Background technology
In recent years, because network world is flourish, online various information contents are huge, abundant in content, become the main source that obtains useful information in people's routine work, the studying and living.Yet, in the process that information is obtained,, can cause information to obtain failure if change has taken place the information of corresponding website.
At above situation,, and be difficult to the punctual variation that monitors the website if the mode that employing manually monitors the website can be more loaded down with trivial details.Though the system that adopts can go to monitor automatically the website by setting-up time at present, the analyzing web site layout that requires a great deal of time, and the layout change of website is more frequent, finally causes system can't monitor the variation of website synchronously.
Summary of the invention
In view of above content, be necessary to provide a kind of website change detecting system, the address and the web page contents that can in time detect the website change, and send the related work personnel that are notified to.

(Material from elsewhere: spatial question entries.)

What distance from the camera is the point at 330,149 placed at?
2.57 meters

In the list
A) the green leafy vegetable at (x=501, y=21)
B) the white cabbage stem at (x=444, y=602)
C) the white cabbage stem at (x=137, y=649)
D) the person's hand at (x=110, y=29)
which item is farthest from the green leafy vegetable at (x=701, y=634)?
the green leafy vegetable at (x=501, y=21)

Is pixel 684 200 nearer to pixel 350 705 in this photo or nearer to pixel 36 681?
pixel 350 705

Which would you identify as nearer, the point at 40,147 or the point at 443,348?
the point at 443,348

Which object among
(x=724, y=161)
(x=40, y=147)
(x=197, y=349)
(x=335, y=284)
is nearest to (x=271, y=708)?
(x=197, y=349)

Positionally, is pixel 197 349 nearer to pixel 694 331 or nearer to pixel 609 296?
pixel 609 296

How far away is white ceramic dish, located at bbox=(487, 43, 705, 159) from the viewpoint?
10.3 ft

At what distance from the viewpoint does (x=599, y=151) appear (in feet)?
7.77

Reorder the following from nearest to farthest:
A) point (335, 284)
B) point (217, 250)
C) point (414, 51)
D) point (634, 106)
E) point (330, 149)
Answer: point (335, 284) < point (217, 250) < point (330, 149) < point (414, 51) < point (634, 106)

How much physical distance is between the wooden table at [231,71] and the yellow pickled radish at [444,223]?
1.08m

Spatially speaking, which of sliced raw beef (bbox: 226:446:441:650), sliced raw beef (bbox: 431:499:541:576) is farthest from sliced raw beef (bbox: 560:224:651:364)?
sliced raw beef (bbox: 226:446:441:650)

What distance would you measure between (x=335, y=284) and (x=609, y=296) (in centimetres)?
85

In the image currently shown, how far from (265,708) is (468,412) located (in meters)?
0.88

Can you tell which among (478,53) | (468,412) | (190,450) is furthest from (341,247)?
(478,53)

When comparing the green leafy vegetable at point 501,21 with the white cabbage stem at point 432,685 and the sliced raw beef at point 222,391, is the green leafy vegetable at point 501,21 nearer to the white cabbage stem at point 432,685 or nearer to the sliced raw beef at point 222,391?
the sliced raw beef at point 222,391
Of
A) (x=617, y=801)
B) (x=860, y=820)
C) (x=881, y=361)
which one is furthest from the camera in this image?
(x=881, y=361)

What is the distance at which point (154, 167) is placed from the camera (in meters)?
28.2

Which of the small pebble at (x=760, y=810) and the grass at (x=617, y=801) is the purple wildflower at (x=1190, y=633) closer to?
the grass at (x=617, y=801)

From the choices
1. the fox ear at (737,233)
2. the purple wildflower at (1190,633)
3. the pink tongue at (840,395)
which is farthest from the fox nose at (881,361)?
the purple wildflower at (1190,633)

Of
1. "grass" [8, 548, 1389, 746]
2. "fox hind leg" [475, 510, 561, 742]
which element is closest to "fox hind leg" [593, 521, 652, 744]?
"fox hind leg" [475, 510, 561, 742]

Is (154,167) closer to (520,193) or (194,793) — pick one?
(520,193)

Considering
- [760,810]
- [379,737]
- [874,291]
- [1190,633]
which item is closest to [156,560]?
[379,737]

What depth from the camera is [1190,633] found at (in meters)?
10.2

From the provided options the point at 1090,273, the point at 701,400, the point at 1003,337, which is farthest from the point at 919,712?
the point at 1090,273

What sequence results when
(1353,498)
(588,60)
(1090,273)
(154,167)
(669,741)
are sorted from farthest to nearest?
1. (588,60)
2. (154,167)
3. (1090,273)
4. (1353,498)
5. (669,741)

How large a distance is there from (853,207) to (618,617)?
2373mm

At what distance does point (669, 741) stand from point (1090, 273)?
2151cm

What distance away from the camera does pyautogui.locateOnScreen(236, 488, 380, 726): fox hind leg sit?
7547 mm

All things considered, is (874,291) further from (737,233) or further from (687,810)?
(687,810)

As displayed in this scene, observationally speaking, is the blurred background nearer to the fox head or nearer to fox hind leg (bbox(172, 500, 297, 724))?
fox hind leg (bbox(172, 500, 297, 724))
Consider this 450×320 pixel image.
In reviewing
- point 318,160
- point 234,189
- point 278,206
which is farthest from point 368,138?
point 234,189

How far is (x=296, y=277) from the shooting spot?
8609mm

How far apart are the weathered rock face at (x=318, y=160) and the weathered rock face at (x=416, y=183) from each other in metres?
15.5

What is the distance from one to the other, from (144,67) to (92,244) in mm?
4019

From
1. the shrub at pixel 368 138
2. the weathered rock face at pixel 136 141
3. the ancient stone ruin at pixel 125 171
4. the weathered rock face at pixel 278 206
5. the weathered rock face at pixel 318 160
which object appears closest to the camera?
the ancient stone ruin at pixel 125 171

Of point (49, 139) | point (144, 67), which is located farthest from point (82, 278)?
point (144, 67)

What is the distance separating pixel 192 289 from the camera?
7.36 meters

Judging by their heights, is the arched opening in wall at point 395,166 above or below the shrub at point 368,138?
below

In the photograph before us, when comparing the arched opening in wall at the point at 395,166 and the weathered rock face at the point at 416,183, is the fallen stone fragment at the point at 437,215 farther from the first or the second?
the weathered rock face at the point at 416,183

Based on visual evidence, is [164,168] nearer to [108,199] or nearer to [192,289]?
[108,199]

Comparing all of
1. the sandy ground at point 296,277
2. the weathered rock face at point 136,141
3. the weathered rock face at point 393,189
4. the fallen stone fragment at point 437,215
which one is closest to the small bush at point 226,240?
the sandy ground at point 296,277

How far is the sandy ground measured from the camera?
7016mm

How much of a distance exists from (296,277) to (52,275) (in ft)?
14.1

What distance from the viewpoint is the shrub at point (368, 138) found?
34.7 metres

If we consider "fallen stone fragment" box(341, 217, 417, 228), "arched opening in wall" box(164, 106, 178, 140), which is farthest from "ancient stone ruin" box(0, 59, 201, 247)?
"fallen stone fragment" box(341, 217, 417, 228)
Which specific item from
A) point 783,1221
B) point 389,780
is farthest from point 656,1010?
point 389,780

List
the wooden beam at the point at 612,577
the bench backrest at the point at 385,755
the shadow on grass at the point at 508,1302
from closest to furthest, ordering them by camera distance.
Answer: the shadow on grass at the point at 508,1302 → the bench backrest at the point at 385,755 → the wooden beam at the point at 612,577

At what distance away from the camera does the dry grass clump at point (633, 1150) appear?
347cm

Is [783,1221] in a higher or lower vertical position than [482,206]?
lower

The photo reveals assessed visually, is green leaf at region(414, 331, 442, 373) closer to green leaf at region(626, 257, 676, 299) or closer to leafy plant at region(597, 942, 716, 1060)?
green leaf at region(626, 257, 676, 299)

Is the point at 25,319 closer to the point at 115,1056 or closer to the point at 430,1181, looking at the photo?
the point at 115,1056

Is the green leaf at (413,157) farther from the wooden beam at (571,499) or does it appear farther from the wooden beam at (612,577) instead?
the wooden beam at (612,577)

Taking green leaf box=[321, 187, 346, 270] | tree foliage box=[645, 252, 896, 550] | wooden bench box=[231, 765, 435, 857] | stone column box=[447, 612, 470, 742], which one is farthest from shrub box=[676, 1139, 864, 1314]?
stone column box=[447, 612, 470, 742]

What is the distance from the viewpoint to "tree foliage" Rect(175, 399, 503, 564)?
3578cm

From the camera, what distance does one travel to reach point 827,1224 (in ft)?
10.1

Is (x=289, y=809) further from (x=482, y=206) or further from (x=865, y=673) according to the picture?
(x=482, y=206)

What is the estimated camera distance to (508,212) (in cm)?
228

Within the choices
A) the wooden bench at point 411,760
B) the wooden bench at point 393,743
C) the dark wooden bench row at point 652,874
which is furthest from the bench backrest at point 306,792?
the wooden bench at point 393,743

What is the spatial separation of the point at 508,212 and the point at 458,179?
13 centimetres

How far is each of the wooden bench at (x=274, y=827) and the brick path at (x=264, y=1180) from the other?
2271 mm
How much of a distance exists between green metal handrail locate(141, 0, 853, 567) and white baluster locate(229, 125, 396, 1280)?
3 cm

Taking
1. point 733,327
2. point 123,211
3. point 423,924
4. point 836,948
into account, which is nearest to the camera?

In addition, also be necessary to provide a kind of website change detecting method, the address and the web page contents that can in time detect website and website change, and send the related work personnel that are notified to.
A kind of website change detecting system comprises application server and the database that links to each other with this application server, and described application server comprises: module is set, is used to be provided with System production time; Judge module is used to judge that the current time is whether in set System production time; Read module is used for reading the XQuery file in the application server when the current time is in set System production time; Link module is used for linking each station address of this XQuery file; Analysis module is used for when the station address of this XQuery file links successfully, according to the web page contents of the successful website of the described link of this XQuery file analysis; Described judge module also is used for judging according to the historical record of the web page contents after the described analysis and this web page contents of database whether the web page contents after the described analysis changes.
A kind of website change detecting method, this method comprise the steps: to be provided with System production time in application server; Judge that the current time is whether in the set working time; If the current time in the set working time, is then read the XQuery file in the application server; Link each station address in this XQuery file; Judge whether described station address links success; If described station address links successfully, then according to the described web page contents that links successful website of this XQuery file analysis; Judge according to the historical record of this web page contents in web page contents after the described analysis and the database whether the web page contents after the described analysis changes.
Compared to prior art, described website change detecting system and method, can detect the address of website and the variation of web page contents automatically, and the back notice related work personnel in time that change in the website, solved that manual type detects loaded down with trivial details and the problem that is difficult in time detect the website change.
Description of drawings
Fig. 1 is the hardware frame figure of the preferred embodiment of website of the present invention change detecting system.
Fig. 2 is the functional block diagram of application server among Fig. 1.
Fig. 3 is the process flow diagram of website of the present invention change detecting method preferred embodiment.
Embodiment
As shown in Figure 1, be the hardware structure figure of a kind of website of the present invention change detecting system preferred embodiment.This system comprises application server 1, database 2, client 3, fire wall 4 and the Internet 5.This application server 1 is by the required detection webpage of the Internet 5 links, the historical record of this webpage in this web page contents and the database 2 is compared and judge whether this webpage changes, then send out mail notification client 3 and carry out relevant treatment if change takes place webpage.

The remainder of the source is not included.